No caso da FAMERP o representante máximo dos estudantes de medicina é o CAEZ, na figura de seus coordenadores, legitimados por uma eleição, que devem atuar de forma que as opiniões e interesses dos alunos sejam defendidas, fazer um repasse das discussões e prestar contas sobre o trabalho realizado. Por outro lado, os representados também possuem deveres, sendo de responsabilidade destes subsidiar os representantes de informações e demandas e cobrá-los quanto à sua atuação.

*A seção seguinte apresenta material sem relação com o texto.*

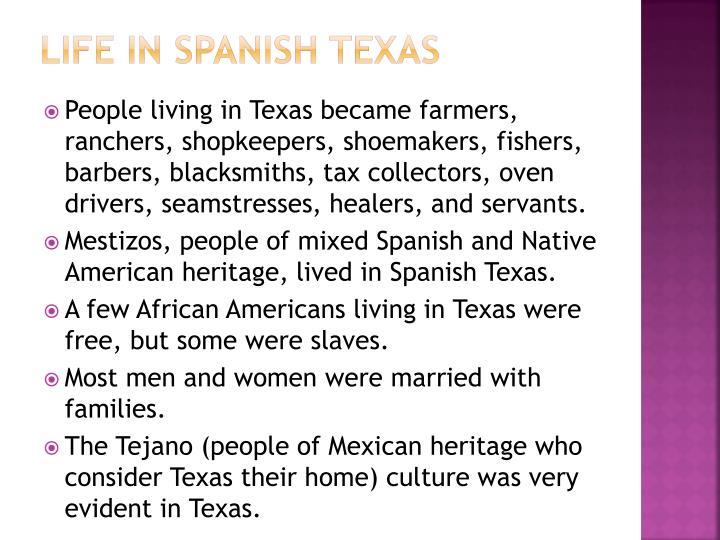 Life in Spanish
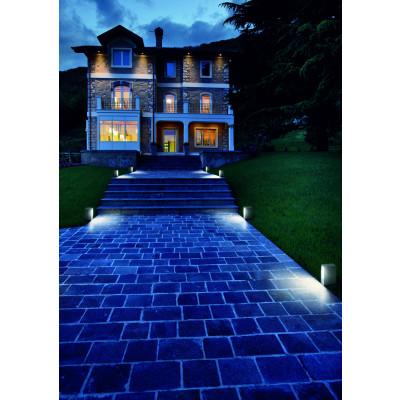 Traddel - Paletti luminosi da giardino segnapasso - Rock S - Lampada da esterno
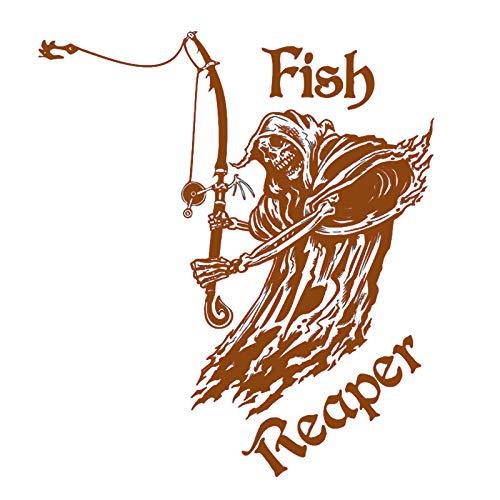 guijiumai Etiqueta engomada de la Pesca Dctal Car Skull Fish Decal Angle...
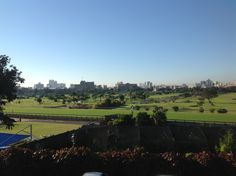 Gorgeous day in Durban and awesome view from Physical Impact Wellness Centre.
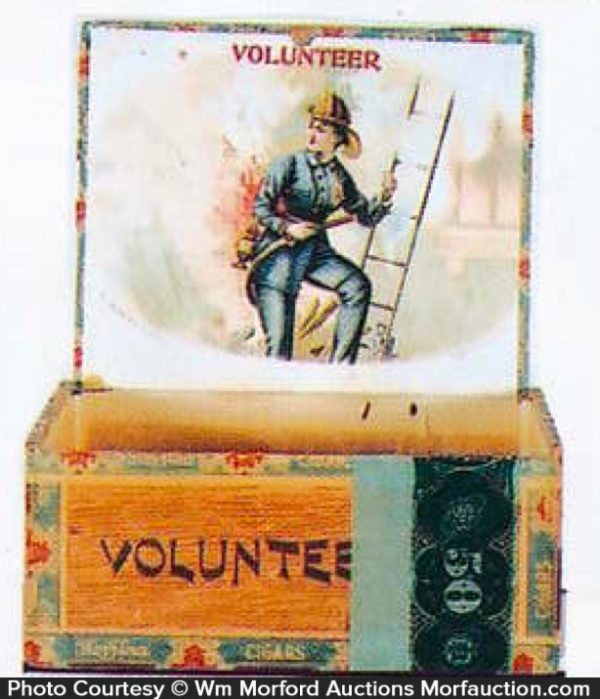 Volunteer Cigar Box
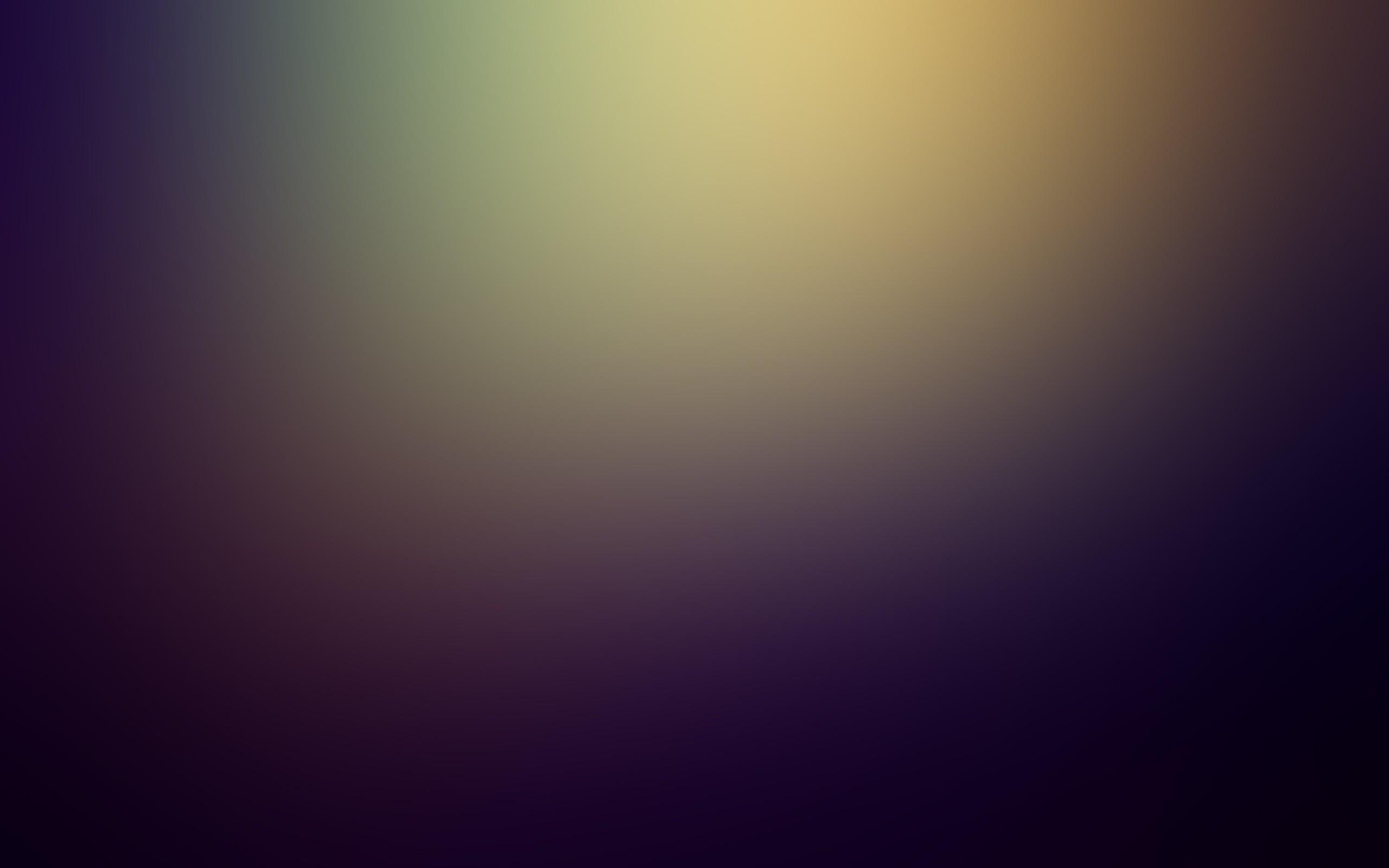 Blurred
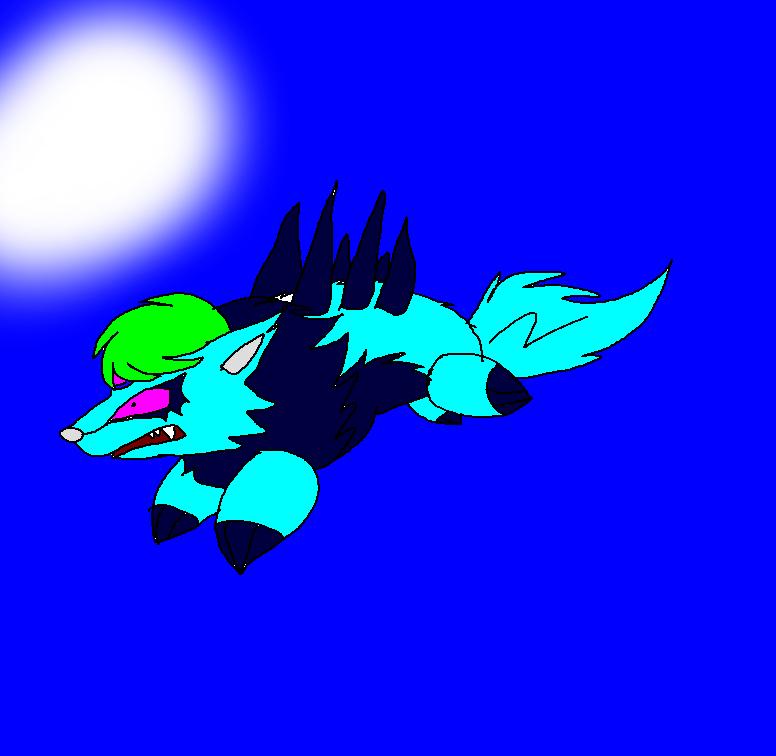 Dark W-girl Doll by wolfwrathgirl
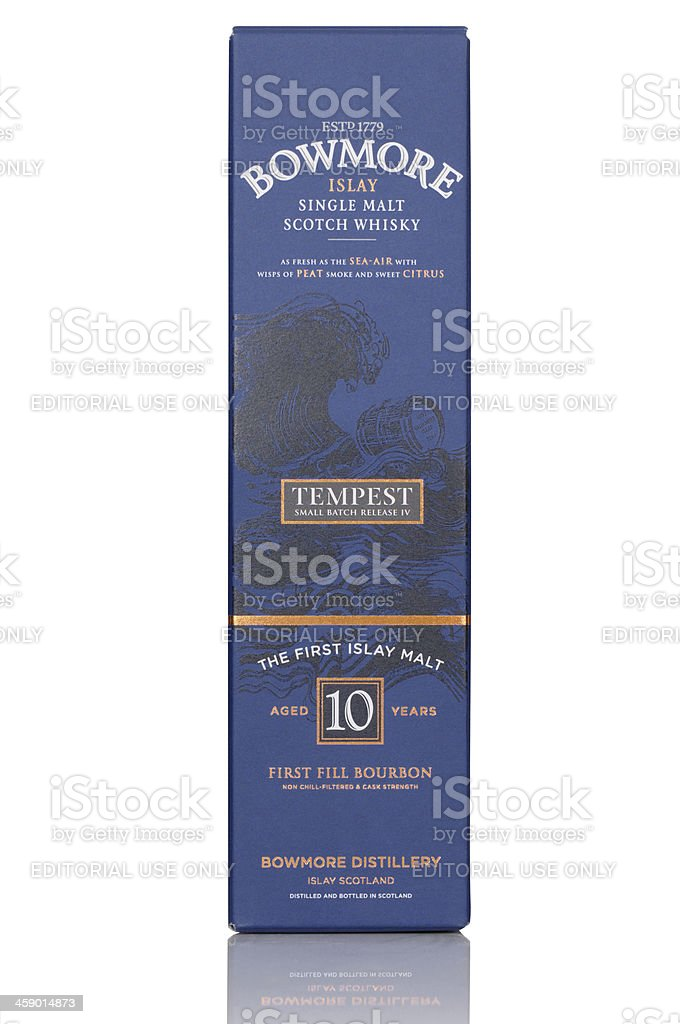 Bowmore Tempest stock photo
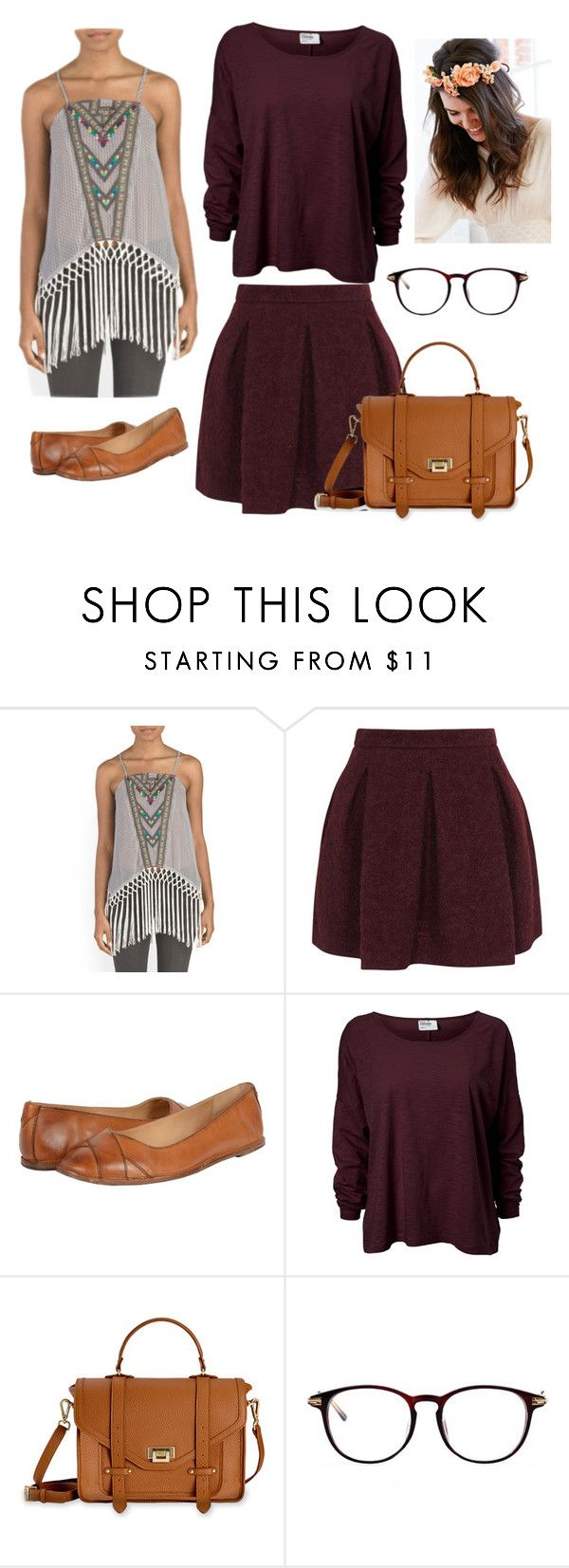 """""""Hippy prep"""" by skylarkenneally ❤ liked on Polyvore featuring Karl Lagerfeld, Frye and GiGi New York"""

Para que isso seja possível é necessário que haja uma aproximação de ambas as partes, com um amplo canal de comunicação entre elas pois, quando essa via de mão dupla falha, ocorre um afastamento entre os representantes e representados, situação vivenciada atualmente entre os políticos e a população brasileira e que tornou-se evidente nas manifestações de junho de 2013, em que o povo saiu às ruas questionando a representatividade do poder público.
Esse fenômeno de afastamento  é chamado por alguns cientistas políticos de “despotismo indireto”, em que um pequeno grupo governa por interesses próprios, em detrimento aos da população. Sobre essa forma de despotismo, é interessante notar a possibilidade dele surgir em um modelo democrático e não utilizar diretamente de ferramentas autoritárias, e sim de características da sociedade, como deficiências na educação e alienação política – ao se construir a ideia de que o dever político do cidadão se resume somente ao dia de eleição.
Voltando ao mundo FAMERP, acredito que a melhor maneira do CAEZ representar os discentes de medicina seja fortalecer o vínculo e a comunicação com eles, para que seja possível construir em conjunto as demandas e vontades dos estudantes, e não somente a de seus coordenadores. Qual a sua opinião? Você acha que CAEZ se afasta dos alunos? Que não se comunica com os estudantes? Você considera o CAEZ representativo?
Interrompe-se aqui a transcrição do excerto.